Aylor dropped Slager as a client after the video surfaced, and the officer, a five-year veteran with the North Charleston police, appeared without a lawyer at his first appearance Tuesday. He was denied bond and could face 30 years to life in prison if convicted of murder.
The shooting comes amid a plunge in trust between law enforcement and minorities after the officer-involved killings of Michael Brown in Ferguson, Missouri, and Eric Garner on Staten Island, New York. Nationwide protests intensified after grand juries declined to indict the officers in both cases.
"We have to take a stand on stuff like this ... we can't just shake our heads at our computer screens," said Lance Braye, 23, who helped organize Wednesday's demonstration.
Scott's family and their attorney, L. Chris Stewart, appealed to keep the protests peaceful, saying the swift murder charge shows that the justice system is working so far in this case.
But Stewart said the video alone forced authorities to act decisively.
"What if there was no video? What if there was no witness, or hero as I call him, to come forward?" asked Stewart, adding that the family plans to sue the police.
The video, shot over a chain link fence and through some trees, begins after Scott has left his car. Slager follows him, reaching at the man with an object that appears to be a stun gun. As Scott pulls away, the object falls to the ground and Slager pulls out his handgun as Scott runs away.

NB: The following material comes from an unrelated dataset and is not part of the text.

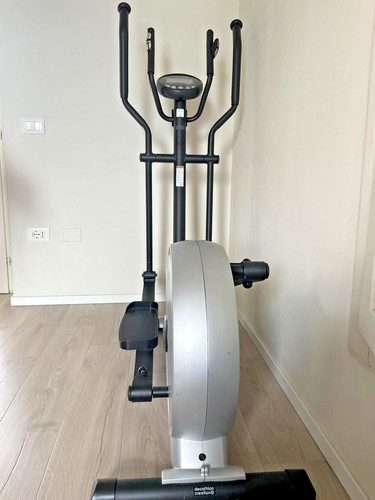 Bicicletta cyclette ellittica - bicicletta,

The final shot sends Scott falling face-down about 30 feet away. Slager then slowly walks toward him and orders Scott to put his hands behind his back, but the man doesn't move, so he pulls Scott's arms back and cuffs his hands. The officer then walks briskly back to where he fired the shots, speaking into his radio. He picks up the same object that fell to the ground before and returns to Scott's prone body, dropping the object near Scott's feet as another officer enters the scene.
Scott had four children, was engaged and had been honorably discharged from the U.S. Coast Guard. There were no violent offenses on his record, Stewart said. He also speculated that Scott may have tried to run because he owed child support, which can lead to jail time in South Carolina until it is paid.
The FBI and the Justice Department's Civil Rights Division are investigating as well. Proving that an officer willfully deprived an individual of his or her civil rights has historically been a tall burden for federal prosecutors, particularly when an officer uses force during a rapidly unfolding physical confrontation in which split-second decisions are made.
The Justice Department spent months investigating the Ferguson shooting before declining to prosecute Officer Darren Wilson in that case. But it's easier to make cases against officers who use force as an act of retribution or who can make no reasonable claim that their life was in jeopardy when they took action.
North Charleston is South Carolina's third-largest city, and its population is about half black. Its economy slumped after the Charleston Naval Base on the city's waterfront closed in the mid-1990s, but the city has bounced back with a huge investment by Boeing, which now employs about 7,500 people in the state and builds 787 aircraft in city.
Braye accused North Charleston police of habitually harass blacks for minor offenses. He hopes the video will help people understand that some officers will lie to save themselves when they do wrong.
"This needs to be the last case," Braye said. "All you have to do is look at the story that was told before the video came out."